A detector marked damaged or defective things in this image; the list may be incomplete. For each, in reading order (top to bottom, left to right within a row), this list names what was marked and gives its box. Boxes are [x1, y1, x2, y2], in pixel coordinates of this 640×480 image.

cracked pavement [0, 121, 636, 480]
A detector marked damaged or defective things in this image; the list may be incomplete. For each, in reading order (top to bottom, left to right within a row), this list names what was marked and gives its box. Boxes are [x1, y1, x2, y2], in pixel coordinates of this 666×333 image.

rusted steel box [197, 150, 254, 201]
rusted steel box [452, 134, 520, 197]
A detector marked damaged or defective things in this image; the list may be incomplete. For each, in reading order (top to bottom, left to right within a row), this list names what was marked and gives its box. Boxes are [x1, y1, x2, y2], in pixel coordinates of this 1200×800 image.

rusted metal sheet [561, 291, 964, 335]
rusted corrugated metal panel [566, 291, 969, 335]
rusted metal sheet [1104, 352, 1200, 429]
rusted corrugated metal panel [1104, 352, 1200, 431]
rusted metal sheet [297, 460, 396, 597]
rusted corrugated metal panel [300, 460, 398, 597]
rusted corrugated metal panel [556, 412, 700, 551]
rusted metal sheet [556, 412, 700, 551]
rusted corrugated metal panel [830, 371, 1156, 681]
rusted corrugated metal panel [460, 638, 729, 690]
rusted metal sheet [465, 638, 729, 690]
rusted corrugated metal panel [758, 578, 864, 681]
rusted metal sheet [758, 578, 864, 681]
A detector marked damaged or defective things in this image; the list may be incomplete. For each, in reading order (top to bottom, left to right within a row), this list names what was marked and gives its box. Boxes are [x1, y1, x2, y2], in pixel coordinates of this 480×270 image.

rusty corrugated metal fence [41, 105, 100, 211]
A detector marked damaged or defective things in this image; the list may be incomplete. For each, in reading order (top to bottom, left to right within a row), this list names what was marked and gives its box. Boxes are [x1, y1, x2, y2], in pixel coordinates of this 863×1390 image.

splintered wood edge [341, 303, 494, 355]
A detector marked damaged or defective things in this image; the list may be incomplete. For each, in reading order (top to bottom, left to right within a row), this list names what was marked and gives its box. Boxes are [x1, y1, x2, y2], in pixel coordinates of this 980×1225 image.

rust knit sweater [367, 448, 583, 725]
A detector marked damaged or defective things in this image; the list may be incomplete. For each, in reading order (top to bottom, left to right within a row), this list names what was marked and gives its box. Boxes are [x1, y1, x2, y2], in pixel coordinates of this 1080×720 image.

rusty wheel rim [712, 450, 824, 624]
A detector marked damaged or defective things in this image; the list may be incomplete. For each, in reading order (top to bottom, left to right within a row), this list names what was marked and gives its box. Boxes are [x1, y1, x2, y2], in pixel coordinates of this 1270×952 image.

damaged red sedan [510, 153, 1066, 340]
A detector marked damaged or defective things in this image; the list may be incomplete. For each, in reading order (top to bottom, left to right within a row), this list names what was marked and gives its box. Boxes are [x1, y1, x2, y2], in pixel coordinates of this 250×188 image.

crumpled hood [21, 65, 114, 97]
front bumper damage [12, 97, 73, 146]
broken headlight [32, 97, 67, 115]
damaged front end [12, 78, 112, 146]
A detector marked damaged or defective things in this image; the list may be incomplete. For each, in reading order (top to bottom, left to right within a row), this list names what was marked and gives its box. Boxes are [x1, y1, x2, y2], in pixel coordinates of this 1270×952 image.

────────────────

§ What the task asks:
Every line above needs to be repeated exactly as shown.

§ Reply:
A detector marked damaged or defective things in this image; the list may be incomplete. For each, in reading order (top to bottom, left to right within a row), this list names what was marked and gives its box. Boxes are [x1, y1, x2, y2], in pixel coordinates of this 640×480 image.

cracked pavement [0, 121, 636, 480]
A detector marked damaged or defective things in this image; the list may be incomplete. For each, in reading order (top to bottom, left to right within a row), this list names what was marked and gives its box. Boxes are [x1, y1, x2, y2], in pixel coordinates of this 666×333 image.

rusted steel box [197, 150, 254, 201]
rusted steel box [452, 134, 520, 197]
A detector marked damaged or defective things in this image; the list may be incomplete. For each, in reading order (top to bottom, left to right within a row), this list names what was marked and gives its box. Boxes are [x1, y1, x2, y2], in pixel coordinates of this 1200×800 image.

rusted metal sheet [561, 291, 964, 335]
rusted corrugated metal panel [566, 291, 969, 335]
rusted metal sheet [1104, 352, 1200, 429]
rusted corrugated metal panel [1104, 352, 1200, 431]
rusted metal sheet [297, 460, 396, 597]
rusted corrugated metal panel [300, 460, 398, 597]
rusted corrugated metal panel [556, 412, 700, 551]
rusted metal sheet [556, 412, 700, 551]
rusted corrugated metal panel [830, 371, 1156, 681]
rusted corrugated metal panel [460, 638, 729, 690]
rusted metal sheet [465, 638, 729, 690]
rusted corrugated metal panel [758, 578, 864, 681]
rusted metal sheet [758, 578, 864, 681]
A detector marked damaged or defective things in this image; the list may be incomplete. For each, in reading order (top to bottom, left to right within a row), this list names what was marked and gives its box. Boxes are [x1, y1, x2, y2], in pixel coordinates of this 480×270 image.

rusty corrugated metal fence [41, 105, 100, 211]
A detector marked damaged or defective things in this image; the list may be incomplete. For each, in reading order (top to bottom, left to right within a row), this list names what was marked and gives its box. Boxes are [x1, y1, x2, y2], in pixel coordinates of this 863×1390 image.

splintered wood edge [341, 303, 494, 355]
A detector marked damaged or defective things in this image; the list may be incomplete. For each, in reading order (top to bottom, left to right within a row), this list names what was marked and gives its box. Boxes are [x1, y1, x2, y2], in pixel coordinates of this 980×1225 image.

rust knit sweater [367, 448, 583, 725]
A detector marked damaged or defective things in this image; the list may be incomplete. For each, in reading order (top to bottom, left to right within a row), this list names what was marked and gives its box. Boxes are [x1, y1, x2, y2], in pixel coordinates of this 1080×720 image.

rusty wheel rim [712, 450, 824, 624]
A detector marked damaged or defective things in this image; the list may be incomplete. For each, in reading order (top to bottom, left to right within a row), this list names what was marked and gives its box. Boxes are [x1, y1, x2, y2], in pixel coordinates of this 1270×952 image.

damaged red sedan [510, 153, 1066, 340]
A detector marked damaged or defective things in this image; the list may be incomplete. For each, in reading order (top to bottom, left to right within a row), this list names what was marked and gives its box. Boxes are [x1, y1, x2, y2], in pixel coordinates of this 250×188 image.

crumpled hood [21, 65, 114, 97]
front bumper damage [12, 97, 73, 146]
broken headlight [32, 97, 67, 115]
damaged front end [12, 78, 112, 146]
A detector marked damaged or defective things in this image; the list may be incomplete. For each, in reading order (top to bottom, left to right within a row), this list names what was marked and gives its box. Boxes are [x1, y1, x2, y2], in pixel coordinates of this 1270×952 image.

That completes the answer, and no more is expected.